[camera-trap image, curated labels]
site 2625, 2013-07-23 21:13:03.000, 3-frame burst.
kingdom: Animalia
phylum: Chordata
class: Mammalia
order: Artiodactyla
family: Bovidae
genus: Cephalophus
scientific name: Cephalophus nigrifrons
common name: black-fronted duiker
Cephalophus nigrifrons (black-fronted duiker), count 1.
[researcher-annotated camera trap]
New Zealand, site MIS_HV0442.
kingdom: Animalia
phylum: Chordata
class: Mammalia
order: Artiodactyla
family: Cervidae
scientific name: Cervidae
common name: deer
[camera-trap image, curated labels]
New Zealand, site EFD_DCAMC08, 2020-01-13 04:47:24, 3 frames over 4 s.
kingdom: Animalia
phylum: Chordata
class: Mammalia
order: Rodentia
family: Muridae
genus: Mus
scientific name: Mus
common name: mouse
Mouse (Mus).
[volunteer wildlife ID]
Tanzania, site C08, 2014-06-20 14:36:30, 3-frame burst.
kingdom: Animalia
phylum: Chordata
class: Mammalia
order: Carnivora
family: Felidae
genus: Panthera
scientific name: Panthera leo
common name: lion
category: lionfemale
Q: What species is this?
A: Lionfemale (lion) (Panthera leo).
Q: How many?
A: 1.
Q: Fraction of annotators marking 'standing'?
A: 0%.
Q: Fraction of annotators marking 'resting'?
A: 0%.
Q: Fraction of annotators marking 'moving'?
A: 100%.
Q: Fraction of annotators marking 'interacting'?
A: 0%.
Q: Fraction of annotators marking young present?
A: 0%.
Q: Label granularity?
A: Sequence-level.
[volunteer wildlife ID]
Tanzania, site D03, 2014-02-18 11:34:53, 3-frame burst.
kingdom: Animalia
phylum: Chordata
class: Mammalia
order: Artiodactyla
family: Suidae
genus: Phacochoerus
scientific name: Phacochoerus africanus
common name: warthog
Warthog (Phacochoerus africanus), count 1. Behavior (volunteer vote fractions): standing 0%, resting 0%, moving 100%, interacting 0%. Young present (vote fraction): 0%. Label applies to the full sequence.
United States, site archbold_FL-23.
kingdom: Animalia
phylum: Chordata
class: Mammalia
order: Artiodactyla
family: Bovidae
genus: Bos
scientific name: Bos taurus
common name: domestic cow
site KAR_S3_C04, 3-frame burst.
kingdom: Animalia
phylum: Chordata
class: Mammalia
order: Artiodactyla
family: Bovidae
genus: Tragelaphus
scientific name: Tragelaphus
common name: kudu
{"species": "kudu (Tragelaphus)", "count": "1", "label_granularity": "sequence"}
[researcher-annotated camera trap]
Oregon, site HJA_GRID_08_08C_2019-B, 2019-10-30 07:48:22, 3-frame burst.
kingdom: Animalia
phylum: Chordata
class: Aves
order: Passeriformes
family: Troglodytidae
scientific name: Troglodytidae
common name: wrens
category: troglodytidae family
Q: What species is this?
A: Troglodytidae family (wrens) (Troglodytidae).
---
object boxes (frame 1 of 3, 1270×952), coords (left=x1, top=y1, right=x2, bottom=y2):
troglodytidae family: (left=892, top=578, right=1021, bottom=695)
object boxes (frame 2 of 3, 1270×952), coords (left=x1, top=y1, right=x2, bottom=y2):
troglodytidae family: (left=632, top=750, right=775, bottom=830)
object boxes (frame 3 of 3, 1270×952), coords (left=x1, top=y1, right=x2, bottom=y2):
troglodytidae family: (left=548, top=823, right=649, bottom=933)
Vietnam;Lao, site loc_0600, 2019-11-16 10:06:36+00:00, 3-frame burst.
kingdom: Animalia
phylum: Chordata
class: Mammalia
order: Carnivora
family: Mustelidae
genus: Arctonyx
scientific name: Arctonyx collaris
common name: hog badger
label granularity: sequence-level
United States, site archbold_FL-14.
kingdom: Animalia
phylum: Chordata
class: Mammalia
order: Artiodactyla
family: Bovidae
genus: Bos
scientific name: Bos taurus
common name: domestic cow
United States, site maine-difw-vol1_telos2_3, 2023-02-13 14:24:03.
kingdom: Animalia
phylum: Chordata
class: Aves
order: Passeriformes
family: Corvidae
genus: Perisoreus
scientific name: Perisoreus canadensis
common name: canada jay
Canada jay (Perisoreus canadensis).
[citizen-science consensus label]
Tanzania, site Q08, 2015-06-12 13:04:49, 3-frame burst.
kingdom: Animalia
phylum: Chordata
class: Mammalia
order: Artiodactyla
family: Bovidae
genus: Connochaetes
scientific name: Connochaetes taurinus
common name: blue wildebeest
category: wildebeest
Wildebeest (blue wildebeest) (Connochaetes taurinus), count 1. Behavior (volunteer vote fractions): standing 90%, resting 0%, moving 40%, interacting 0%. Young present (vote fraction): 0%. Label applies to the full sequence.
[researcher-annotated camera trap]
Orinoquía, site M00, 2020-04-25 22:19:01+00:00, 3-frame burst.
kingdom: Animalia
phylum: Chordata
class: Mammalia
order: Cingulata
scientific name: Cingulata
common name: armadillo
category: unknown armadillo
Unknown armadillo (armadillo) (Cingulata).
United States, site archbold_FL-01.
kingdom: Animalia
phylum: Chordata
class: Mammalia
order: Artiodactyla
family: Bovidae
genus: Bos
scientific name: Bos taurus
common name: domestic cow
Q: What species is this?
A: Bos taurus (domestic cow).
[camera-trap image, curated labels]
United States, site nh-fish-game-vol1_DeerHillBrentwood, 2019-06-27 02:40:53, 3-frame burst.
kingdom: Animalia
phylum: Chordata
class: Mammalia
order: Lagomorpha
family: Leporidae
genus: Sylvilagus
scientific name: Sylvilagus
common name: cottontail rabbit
================================
WORK TO COMPLETE:
Each entry in the data should be restated exactly as it was written.

ANSWER SPACE:
[camera-trap image, curated labels]
site 2625, 2013-07-23 21:13:03.000, 3-frame burst.
kingdom: Animalia
phylum: Chordata
class: Mammalia
order: Artiodactyla
family: Bovidae
genus: Cephalophus
scientific name: Cephalophus nigrifrons
common name: black-fronted duiker
Cephalophus nigrifrons (black-fronted duiker), count 1.
[researcher-annotated camera trap]
New Zealand, site MIS_HV0442.
kingdom: Animalia
phylum: Chordata
class: Mammalia
order: Artiodactyla
family: Cervidae
scientific name: Cervidae
common name: deer
[camera-trap image, curated labels]
New Zealand, site EFD_DCAMC08, 2020-01-13 04:47:24, 3 frames over 4 s.
kingdom: Animalia
phylum: Chordata
class: Mammalia
order: Rodentia
family: Muridae
genus: Mus
scientific name: Mus
common name: mouse
Mouse (Mus).
[volunteer wildlife ID]
Tanzania, site C08, 2014-06-20 14:36:30, 3-frame burst.
kingdom: Animalia
phylum: Chordata
class: Mammalia
order: Carnivora
family: Felidae
genus: Panthera
scientific name: Panthera leo
common name: lion
category: lionfemale
Q: What species is this?
A: Lionfemale (lion) (Panthera leo).
Q: How many?
A: 1.
Q: Fraction of annotators marking 'standing'?
A: 0%.
Q: Fraction of annotators marking 'resting'?
A: 0%.
Q: Fraction of annotators marking 'moving'?
A: 100%.
Q: Fraction of annotators marking 'interacting'?
A: 0%.
Q: Fraction of annotators marking young present?
A: 0%.
Q: Label granularity?
A: Sequence-level.
[volunteer wildlife ID]
Tanzania, site D03, 2014-02-18 11:34:53, 3-frame burst.
kingdom: Animalia
phylum: Chordata
class: Mammalia
order: Artiodactyla
family: Suidae
genus: Phacochoerus
scientific name: Phacochoerus africanus
common name: warthog
Warthog (Phacochoerus africanus), count 1. Behavior (volunteer vote fractions): standing 0%, resting 0%, moving 100%, interacting 0%. Young present (vote fraction): 0%. Label applies to the full sequence.
United States, site archbold_FL-23.
kingdom: Animalia
phylum: Chordata
class: Mammalia
order: Artiodactyla
family: Bovidae
genus: Bos
scientific name: Bos taurus
common name: domestic cow
site KAR_S3_C04, 3-frame burst.
kingdom: Animalia
phylum: Chordata
class: Mammalia
order: Artiodactyla
family: Bovidae
genus: Tragelaphus
scientific name: Tragelaphus
common name: kudu
{"species": "kudu (Tragelaphus)", "count": "1", "label_granularity": "sequence"}
[researcher-annotated camera trap]
Oregon, site HJA_GRID_08_08C_2019-B, 2019-10-30 07:48:22, 3-frame burst.
kingdom: Animalia
phylum: Chordata
class: Aves
order: Passeriformes
family: Troglodytidae
scientific name: Troglodytidae
common name: wrens
category: troglodytidae family
Q: What species is this?
A: Troglodytidae family (wrens) (Troglodytidae).
---
object boxes (frame 1 of 3, 1270×952), coords (left=x1, top=y1, right=x2, bottom=y2):
troglodytidae family: (left=892, top=578, right=1021, bottom=695)
object boxes (frame 2 of 3, 1270×952), coords (left=x1, top=y1, right=x2, bottom=y2):
troglodytidae family: (left=632, top=750, right=775, bottom=830)
object boxes (frame 3 of 3, 1270×952), coords (left=x1, top=y1, right=x2, bottom=y2):
troglodytidae family: (left=548, top=823, right=649, bottom=933)
Vietnam;Lao, site loc_0600, 2019-11-16 10:06:36+00:00, 3-frame burst.
kingdom: Animalia
phylum: Chordata
class: Mammalia
order: Carnivora
family: Mustelidae
genus: Arctonyx
scientific name: Arctonyx collaris
common name: hog badger
label granularity: sequence-level
United States, site archbold_FL-14.
kingdom: Animalia
phylum: Chordata
class: Mammalia
order: Artiodactyla
family: Bovidae
genus: Bos
scientific name: Bos taurus
common name: domestic cow
United States, site maine-difw-vol1_telos2_3, 2023-02-13 14:24:03.
kingdom: Animalia
phylum: Chordata
class: Aves
order: Passeriformes
family: Corvidae
genus: Perisoreus
scientific name: Perisoreus canadensis
common name: canada jay
Canada jay (Perisoreus canadensis).
[citizen-science consensus label]
Tanzania, site Q08, 2015-06-12 13:04:49, 3-frame burst.
kingdom: Animalia
phylum: Chordata
class: Mammalia
order: Artiodactyla
family: Bovidae
genus: Connochaetes
scientific name: Connochaetes taurinus
common name: blue wildebeest
category: wildebeest
Wildebeest (blue wildebeest) (Connochaetes taurinus), count 1. Behavior (volunteer vote fractions): standing 90%, resting 0%, moving 40%, interacting 0%. Young present (vote fraction): 0%. Label applies to the full sequence.
[researcher-annotated camera trap]
Orinoquía, site M00, 2020-04-25 22:19:01+00:00, 3-frame burst.
kingdom: Animalia
phylum: Chordata
class: Mammalia
order: Cingulata
scientific name: Cingulata
common name: armadillo
category: unknown armadillo
Unknown armadillo (armadillo) (Cingulata).
United States, site archbold_FL-01.
kingdom: Animalia
phylum: Chordata
class: Mammalia
order: Artiodactyla
family: Bovidae
genus: Bos
scientific name: Bos taurus
common name: domestic cow
Q: What species is this?
A: Bos taurus (domestic cow).
[camera-trap image, curated labels]
United States, site nh-fish-game-vol1_DeerHillBrentwood, 2019-06-27 02:40:53, 3-frame burst.
kingdom: Animalia
phylum: Chordata
class: Mammalia
order: Lagomorpha
family: Leporidae
genus: Sylvilagus
scientific name: Sylvilagus
common name: cottontail rabbit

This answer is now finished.